> **Passage shown**:
= = = = = = =

The story of the jumpsuit, a purpose-driven design that’s so simple it’s daring

The image of a model strutting down the runway in a navy liquid lamé jumpsuit, for Ralph Lauren’s Spring 2016 Collection, is one of the most iconic of the season. The same holds true for a jet-set-inspired photograph from a recent Purple Label campaign, with Andrew Lauren in a sleek broadcloth one-piece layered over an impeccable shirt and tie.

In the World of Ralph Lauren, the jumpsuit is clearly having a moment.

In fact, the style has been a staple of the Ralph Lauren aesthetic for decades. Soon after Mr. Lauren debuted his first women’s collection, he fashioned a yellow poplin version with large front pockets for the woman on the go, and in 1975, the jumpsuit was a cornerstone of his first women’s runway show. He helped establish it as a hallmark of American sportswear, rendering the one-piece in chambray, seersucker, linen, and corduroy. No matter the inspiration—safari one season, military the next—a jumpsuit from Ralph Lauren spoke of easy style and a healthy irreverence toward the rules of fashion.

= = = = = = =

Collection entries
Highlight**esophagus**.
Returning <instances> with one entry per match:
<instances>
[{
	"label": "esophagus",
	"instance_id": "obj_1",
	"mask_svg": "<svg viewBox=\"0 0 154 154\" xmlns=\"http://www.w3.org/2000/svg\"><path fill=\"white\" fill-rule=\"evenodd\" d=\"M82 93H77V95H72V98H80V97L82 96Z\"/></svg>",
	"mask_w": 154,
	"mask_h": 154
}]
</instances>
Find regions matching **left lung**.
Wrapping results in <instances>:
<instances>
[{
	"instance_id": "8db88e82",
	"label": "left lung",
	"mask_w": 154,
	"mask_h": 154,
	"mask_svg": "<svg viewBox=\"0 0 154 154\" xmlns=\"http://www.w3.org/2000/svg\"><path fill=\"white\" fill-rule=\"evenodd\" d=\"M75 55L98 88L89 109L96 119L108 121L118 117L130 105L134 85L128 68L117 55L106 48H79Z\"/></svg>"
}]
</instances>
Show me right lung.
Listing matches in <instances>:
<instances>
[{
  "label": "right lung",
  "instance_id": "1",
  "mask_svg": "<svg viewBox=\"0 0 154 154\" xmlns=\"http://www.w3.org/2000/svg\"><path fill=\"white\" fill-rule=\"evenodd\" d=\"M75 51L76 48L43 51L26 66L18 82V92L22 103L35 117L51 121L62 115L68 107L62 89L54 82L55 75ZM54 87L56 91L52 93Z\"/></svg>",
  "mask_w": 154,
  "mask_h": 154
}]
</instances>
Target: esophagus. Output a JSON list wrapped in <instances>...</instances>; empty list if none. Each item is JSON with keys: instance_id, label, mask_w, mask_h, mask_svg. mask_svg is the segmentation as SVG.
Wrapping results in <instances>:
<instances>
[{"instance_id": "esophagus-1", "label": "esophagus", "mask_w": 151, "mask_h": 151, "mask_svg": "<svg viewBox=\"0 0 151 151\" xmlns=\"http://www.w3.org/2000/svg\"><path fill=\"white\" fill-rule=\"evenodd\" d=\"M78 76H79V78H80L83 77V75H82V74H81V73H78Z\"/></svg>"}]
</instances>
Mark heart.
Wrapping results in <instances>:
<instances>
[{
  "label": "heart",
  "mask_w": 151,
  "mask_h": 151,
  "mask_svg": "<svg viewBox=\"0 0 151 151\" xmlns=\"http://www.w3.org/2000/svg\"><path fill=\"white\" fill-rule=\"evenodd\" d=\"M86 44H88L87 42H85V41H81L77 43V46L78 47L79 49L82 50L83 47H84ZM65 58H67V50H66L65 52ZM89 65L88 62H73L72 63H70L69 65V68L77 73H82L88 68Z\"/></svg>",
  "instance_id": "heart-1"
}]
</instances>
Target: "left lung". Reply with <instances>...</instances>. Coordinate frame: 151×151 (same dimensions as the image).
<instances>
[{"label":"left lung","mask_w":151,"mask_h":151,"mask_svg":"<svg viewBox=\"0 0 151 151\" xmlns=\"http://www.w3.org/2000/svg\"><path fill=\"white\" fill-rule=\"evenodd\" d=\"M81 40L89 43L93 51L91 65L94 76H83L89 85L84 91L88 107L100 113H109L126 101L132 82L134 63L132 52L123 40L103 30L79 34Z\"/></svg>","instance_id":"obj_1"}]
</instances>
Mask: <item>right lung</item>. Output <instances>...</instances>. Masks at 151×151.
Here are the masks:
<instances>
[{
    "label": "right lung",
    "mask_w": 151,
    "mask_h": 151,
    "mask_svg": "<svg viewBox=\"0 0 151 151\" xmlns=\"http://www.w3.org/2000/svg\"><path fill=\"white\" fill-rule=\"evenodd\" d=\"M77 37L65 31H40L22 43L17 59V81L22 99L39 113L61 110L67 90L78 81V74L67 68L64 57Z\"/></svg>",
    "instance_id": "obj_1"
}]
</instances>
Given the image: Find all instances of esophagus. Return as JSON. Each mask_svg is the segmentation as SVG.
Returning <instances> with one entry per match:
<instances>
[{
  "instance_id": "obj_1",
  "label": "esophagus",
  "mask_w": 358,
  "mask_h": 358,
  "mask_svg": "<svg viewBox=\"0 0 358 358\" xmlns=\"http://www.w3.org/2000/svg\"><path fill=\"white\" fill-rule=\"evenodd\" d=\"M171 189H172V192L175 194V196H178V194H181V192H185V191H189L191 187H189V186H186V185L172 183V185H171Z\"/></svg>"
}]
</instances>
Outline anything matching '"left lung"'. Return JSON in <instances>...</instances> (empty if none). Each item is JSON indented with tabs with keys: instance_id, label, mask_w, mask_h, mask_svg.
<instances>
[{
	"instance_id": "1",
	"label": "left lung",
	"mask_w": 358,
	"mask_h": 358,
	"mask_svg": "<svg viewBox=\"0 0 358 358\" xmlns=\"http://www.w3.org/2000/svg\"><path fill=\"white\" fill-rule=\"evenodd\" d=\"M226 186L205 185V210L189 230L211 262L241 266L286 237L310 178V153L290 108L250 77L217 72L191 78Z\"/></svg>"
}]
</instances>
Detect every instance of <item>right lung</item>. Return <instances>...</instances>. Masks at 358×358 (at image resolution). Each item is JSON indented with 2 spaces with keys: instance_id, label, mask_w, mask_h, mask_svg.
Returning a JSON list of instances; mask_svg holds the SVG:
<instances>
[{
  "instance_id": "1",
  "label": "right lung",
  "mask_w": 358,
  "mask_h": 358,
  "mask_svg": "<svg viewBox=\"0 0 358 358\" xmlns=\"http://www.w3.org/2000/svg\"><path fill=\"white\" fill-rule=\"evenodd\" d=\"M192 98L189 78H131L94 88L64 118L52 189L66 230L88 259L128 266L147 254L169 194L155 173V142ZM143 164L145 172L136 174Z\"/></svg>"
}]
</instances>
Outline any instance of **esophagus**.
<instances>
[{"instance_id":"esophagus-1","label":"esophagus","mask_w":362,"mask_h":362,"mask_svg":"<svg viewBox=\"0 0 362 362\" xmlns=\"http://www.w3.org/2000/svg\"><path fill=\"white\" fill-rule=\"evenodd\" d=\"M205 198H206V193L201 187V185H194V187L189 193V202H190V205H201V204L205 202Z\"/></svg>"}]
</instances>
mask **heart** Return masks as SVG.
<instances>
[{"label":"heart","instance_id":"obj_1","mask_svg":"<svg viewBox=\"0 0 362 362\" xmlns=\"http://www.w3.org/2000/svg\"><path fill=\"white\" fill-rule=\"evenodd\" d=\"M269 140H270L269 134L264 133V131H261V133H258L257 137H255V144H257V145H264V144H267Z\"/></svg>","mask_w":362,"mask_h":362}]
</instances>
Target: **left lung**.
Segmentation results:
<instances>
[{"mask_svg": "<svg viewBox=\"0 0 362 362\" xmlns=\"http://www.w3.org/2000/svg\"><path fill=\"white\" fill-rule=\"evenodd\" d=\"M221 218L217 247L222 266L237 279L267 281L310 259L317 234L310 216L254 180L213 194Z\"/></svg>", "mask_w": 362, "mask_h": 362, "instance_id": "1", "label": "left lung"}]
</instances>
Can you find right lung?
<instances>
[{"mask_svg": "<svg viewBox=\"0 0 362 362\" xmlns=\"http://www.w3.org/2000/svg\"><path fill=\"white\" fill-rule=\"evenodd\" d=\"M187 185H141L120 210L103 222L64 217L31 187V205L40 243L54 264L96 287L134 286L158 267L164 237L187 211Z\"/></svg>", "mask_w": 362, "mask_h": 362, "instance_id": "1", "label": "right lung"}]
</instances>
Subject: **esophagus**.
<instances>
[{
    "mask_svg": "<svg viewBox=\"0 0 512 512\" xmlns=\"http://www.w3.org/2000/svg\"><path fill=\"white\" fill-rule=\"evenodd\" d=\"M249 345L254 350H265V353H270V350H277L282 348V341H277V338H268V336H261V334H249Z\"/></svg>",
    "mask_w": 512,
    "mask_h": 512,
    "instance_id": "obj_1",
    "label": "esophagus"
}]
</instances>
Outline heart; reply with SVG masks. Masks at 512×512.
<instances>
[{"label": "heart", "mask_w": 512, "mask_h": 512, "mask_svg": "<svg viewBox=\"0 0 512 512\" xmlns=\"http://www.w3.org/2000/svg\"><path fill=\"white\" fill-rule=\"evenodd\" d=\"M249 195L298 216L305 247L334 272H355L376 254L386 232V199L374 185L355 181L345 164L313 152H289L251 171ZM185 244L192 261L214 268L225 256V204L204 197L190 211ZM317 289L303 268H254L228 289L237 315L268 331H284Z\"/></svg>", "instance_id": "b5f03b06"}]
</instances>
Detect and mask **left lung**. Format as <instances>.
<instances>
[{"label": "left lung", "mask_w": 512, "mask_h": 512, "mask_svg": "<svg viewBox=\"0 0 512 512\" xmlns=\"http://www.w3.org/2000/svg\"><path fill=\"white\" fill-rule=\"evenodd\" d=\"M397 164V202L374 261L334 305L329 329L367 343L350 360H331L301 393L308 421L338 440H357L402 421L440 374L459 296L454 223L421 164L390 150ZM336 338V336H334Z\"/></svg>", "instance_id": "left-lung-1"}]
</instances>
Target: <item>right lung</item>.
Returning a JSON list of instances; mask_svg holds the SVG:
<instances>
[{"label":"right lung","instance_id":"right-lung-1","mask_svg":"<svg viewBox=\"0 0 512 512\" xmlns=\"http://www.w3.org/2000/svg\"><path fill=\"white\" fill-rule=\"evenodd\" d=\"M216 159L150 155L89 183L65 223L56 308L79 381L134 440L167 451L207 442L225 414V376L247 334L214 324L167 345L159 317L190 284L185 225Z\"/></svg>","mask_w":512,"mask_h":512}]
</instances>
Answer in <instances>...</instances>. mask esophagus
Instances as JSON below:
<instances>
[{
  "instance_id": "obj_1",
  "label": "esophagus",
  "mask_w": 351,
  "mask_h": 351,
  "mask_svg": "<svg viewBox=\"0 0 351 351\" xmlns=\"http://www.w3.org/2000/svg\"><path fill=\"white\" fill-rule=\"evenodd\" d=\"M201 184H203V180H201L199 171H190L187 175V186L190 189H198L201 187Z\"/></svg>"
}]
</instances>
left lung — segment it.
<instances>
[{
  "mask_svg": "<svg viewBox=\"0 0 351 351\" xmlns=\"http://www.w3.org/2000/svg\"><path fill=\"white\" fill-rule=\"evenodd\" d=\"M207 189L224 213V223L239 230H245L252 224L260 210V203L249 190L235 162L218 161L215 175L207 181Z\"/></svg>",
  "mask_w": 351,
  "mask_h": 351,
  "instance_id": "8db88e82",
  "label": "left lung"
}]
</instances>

= = = = = = =

> **Set tasks**:
1. How many lines of the entries contain the string "item"? Case matters, and only the number should be given.
2. Carry on the passage about the jumpsuit from the point where it ends.

> **Written responses**:
1. 5

2.
But, the jumpsuit wasn’t always the stuff of runways. When Italian designer Thayat, one of the best-known progenitors of the look, debuted his “TuTa” (named for its T-shape) back in 1919, it embodied a certain anti-bourgeois practicality. A democratic, complete garment for all, it quickly became the workingman’s go-to. Factory employees wore the style to keep their own clothes free from grease and grime. A looser-fitting interpretation, the boilersuit, was designed to keep waistbands from catching in the fireboxes of trains. Parachutists strapped their packs over the low-drag piece before leaping into the wild blue yonder.

By the 1940s, the jumpsuit had become a call to action. “We can do it!” assured Rosie the Riveter (in a navy coverall designed by Vera Maxwell), signaling the moment it evolved from workaday uniform to wartime symbol. The greatest (and perhaps unlikeliest) jumpsuit aficionado may have been the British Bulldog himself, Winston Churchill, who became so enamored with the “siren suit”—a one-piece made for hurried nighttime dressing at the sound of an air-raid siren—that he took to wearing the style all the time. Churchill had his made in pinstripes, with broad lapels, even in velvet for formal dinners, and kept them in rotation post-war as a sort of industrial leisure suit.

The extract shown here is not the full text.